**TEXT SECTION:**
The Trump regime really doesn't want to acknowledge that there were ever enslaved people in America. He doesn't want to bring any attention to the people the Founding Fathers owned. When George Floyd was murdered, there was a sense that many Americans were ready to have the serious conversation about one of America's two original sins: slavery, and why slavery has so much to do with most of what's wrong in America to this day. But Donald Trump did everything in his power to bury the issue, blaming Black Lives Matter for the problems caused by white supremacy.
To that end, Trump and many red state politicians are doing whatever they can to remove books on America's sins from public view. They want them removed from classrooms and school libraries. And now, they have instructed the National Park Service to remove books on slavery from bookshelves in park visitor centers.
Better get your own while you can.
My suggestions here are not exhaustive. They are selected from among the books I have read.
The 1619 Project: A New Origin Story is indispensable. Edited by Nikole Hannah-Jones, the book is divided into short sections, each on an aspect of present day American life, showing direct connections between slavery and the modern day. It occurs to me that we often think of 1620 as the beginning of America (although the Virginia colonies predate that). So strange to think that there were enslaved people in America before the arrival of the Mayflower.

Questions about scenes in images
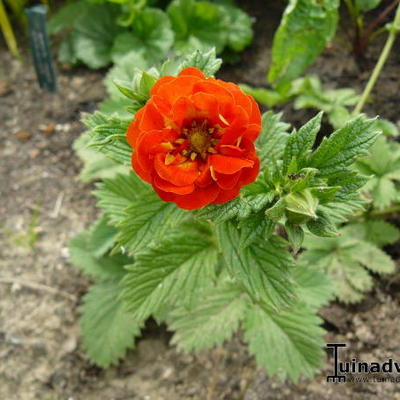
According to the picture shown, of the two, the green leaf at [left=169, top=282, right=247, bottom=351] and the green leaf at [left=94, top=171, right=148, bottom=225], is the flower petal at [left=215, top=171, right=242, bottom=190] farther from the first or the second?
the green leaf at [left=169, top=282, right=247, bottom=351]

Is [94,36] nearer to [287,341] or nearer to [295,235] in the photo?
[287,341]

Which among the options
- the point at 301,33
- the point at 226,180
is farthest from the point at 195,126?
the point at 301,33

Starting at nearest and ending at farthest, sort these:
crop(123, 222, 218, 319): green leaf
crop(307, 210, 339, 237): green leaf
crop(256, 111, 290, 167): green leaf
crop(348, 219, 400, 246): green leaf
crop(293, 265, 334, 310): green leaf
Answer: crop(307, 210, 339, 237): green leaf
crop(256, 111, 290, 167): green leaf
crop(123, 222, 218, 319): green leaf
crop(293, 265, 334, 310): green leaf
crop(348, 219, 400, 246): green leaf

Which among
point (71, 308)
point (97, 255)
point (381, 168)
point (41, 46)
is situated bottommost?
point (71, 308)

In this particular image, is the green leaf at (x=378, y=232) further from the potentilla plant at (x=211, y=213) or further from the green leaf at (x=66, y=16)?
the green leaf at (x=66, y=16)

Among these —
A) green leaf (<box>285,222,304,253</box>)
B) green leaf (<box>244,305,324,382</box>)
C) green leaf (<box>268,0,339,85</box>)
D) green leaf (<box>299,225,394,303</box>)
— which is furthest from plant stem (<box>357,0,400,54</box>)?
green leaf (<box>285,222,304,253</box>)

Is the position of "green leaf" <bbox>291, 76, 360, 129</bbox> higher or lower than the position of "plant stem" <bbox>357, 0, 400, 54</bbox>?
lower

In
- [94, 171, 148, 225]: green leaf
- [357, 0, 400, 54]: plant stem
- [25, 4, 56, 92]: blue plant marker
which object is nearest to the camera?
[94, 171, 148, 225]: green leaf
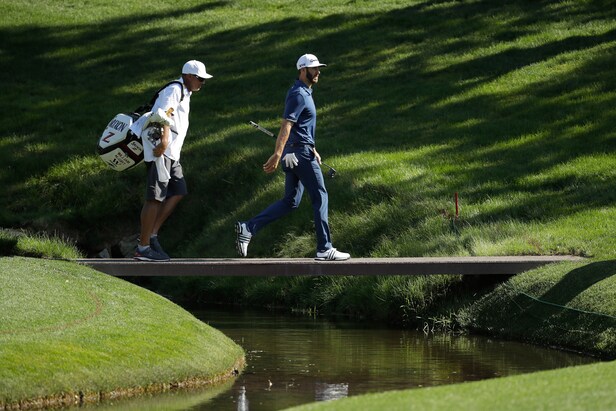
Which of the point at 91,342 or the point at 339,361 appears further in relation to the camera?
the point at 339,361

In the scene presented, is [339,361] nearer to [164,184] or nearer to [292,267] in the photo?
[292,267]

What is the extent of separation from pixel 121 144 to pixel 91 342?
4034 mm

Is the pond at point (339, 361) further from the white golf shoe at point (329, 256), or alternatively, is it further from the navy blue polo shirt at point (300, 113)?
the navy blue polo shirt at point (300, 113)

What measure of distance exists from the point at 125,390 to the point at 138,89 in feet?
70.7

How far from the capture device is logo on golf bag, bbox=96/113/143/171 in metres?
15.8

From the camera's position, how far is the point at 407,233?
66.8ft

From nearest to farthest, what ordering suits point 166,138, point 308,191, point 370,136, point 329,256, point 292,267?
point 166,138 < point 308,191 < point 292,267 < point 329,256 < point 370,136

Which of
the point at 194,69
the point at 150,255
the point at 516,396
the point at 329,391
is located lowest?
the point at 329,391

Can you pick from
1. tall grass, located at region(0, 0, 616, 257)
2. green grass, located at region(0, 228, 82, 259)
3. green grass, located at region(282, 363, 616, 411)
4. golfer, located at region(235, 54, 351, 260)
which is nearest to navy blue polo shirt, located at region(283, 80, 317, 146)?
golfer, located at region(235, 54, 351, 260)

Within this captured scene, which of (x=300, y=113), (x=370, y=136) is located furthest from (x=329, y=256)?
(x=370, y=136)

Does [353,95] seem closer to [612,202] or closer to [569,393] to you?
[612,202]

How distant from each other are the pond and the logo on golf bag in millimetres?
2633

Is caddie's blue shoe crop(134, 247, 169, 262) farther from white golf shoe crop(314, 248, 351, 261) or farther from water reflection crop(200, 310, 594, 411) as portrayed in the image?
white golf shoe crop(314, 248, 351, 261)

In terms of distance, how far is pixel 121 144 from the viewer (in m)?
15.9
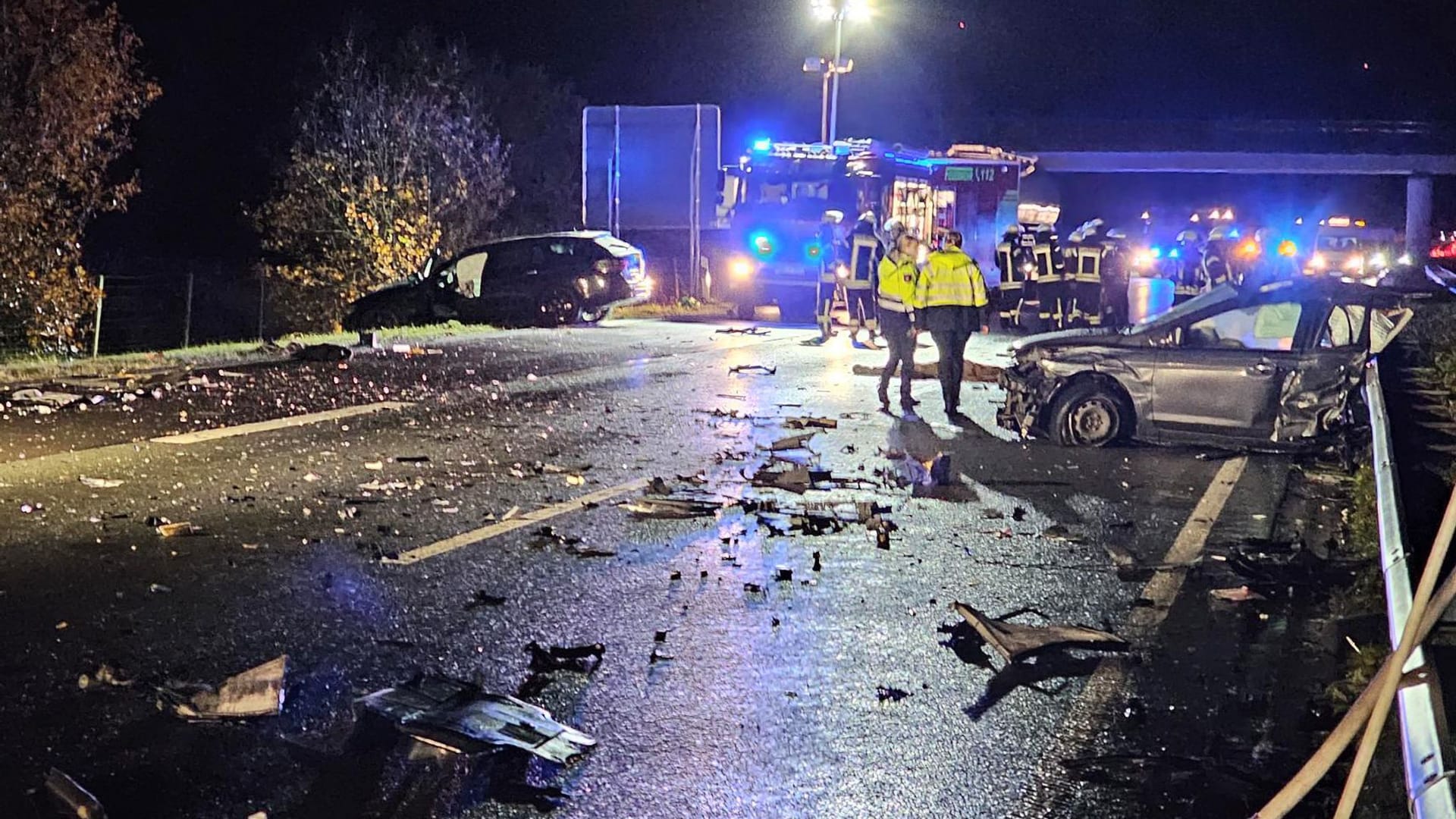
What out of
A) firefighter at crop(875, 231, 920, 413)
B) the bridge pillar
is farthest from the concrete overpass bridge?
firefighter at crop(875, 231, 920, 413)

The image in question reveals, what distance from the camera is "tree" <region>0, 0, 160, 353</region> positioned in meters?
18.0

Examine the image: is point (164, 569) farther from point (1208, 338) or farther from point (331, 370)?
point (331, 370)

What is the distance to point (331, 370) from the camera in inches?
653

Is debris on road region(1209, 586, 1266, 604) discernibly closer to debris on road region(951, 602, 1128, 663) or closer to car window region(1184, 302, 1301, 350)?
debris on road region(951, 602, 1128, 663)

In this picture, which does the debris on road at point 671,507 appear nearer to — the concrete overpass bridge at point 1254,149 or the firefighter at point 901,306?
the firefighter at point 901,306

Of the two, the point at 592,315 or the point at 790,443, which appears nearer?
the point at 790,443

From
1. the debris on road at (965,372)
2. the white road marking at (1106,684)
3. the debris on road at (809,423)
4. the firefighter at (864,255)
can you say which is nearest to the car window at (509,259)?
the firefighter at (864,255)

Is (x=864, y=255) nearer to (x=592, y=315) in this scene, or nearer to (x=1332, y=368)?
(x=1332, y=368)

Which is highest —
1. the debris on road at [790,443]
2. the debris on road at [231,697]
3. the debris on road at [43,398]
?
the debris on road at [43,398]

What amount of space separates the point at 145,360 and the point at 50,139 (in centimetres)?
354

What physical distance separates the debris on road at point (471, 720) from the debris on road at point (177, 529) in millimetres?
3098

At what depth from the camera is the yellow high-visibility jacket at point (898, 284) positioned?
1309 cm

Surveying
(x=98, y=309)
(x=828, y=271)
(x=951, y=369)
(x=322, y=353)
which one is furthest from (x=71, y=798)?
(x=828, y=271)

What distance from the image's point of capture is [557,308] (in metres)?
25.2
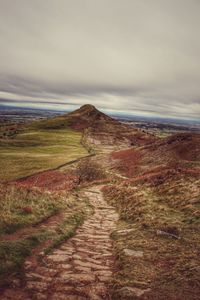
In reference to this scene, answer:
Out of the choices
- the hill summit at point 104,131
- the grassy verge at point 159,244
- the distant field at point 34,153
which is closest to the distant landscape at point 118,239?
the grassy verge at point 159,244

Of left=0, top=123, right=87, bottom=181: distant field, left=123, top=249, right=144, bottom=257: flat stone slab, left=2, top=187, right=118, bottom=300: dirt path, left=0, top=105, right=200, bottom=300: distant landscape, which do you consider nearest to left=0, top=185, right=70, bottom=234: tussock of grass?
left=0, top=105, right=200, bottom=300: distant landscape

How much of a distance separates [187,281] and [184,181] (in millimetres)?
14314

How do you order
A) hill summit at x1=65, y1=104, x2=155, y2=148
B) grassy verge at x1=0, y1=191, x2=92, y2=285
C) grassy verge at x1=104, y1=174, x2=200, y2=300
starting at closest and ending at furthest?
grassy verge at x1=104, y1=174, x2=200, y2=300 → grassy verge at x1=0, y1=191, x2=92, y2=285 → hill summit at x1=65, y1=104, x2=155, y2=148

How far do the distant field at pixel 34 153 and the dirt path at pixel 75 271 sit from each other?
35.8 metres

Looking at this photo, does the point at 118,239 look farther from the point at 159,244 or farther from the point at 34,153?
the point at 34,153

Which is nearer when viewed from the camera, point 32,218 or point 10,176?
point 32,218

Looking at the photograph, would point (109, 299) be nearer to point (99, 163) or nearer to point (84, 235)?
point (84, 235)

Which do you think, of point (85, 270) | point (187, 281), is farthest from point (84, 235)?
point (187, 281)

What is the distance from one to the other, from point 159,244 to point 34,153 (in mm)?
66293

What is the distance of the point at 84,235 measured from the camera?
12984 millimetres

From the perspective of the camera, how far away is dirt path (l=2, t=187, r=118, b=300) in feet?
24.8

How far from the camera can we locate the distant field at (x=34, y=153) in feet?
172

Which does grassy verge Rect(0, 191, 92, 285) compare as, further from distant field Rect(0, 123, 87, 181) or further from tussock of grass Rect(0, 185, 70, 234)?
distant field Rect(0, 123, 87, 181)

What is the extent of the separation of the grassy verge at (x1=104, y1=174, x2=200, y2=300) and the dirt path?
18.7 inches
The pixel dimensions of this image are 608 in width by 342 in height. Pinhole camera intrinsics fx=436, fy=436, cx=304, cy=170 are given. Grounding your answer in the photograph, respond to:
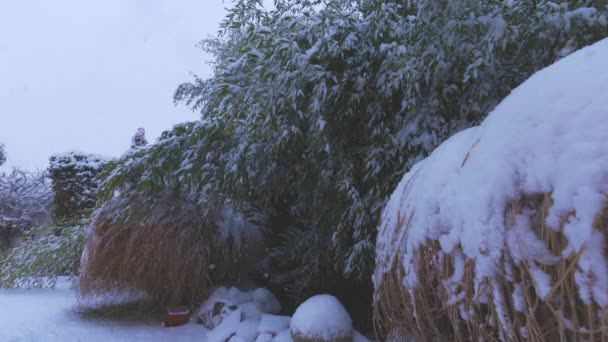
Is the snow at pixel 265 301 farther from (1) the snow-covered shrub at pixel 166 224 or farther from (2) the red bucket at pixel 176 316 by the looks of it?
(2) the red bucket at pixel 176 316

**WRITTEN REQUEST:**
Answer these questions from the passage on slavery books:
1. Which agency was told to take books on slavery off the shelves in park visitor centers?
2. Who edited The 1619 Project: A New Origin Story?
3. From what are the writer's suggestions selected?
These entries were taken from a different source.

**RESULT FOR THIS TASK:**
1. The National Park Service
2. Nikole Hannah-Jones
3. From among the books the writer has read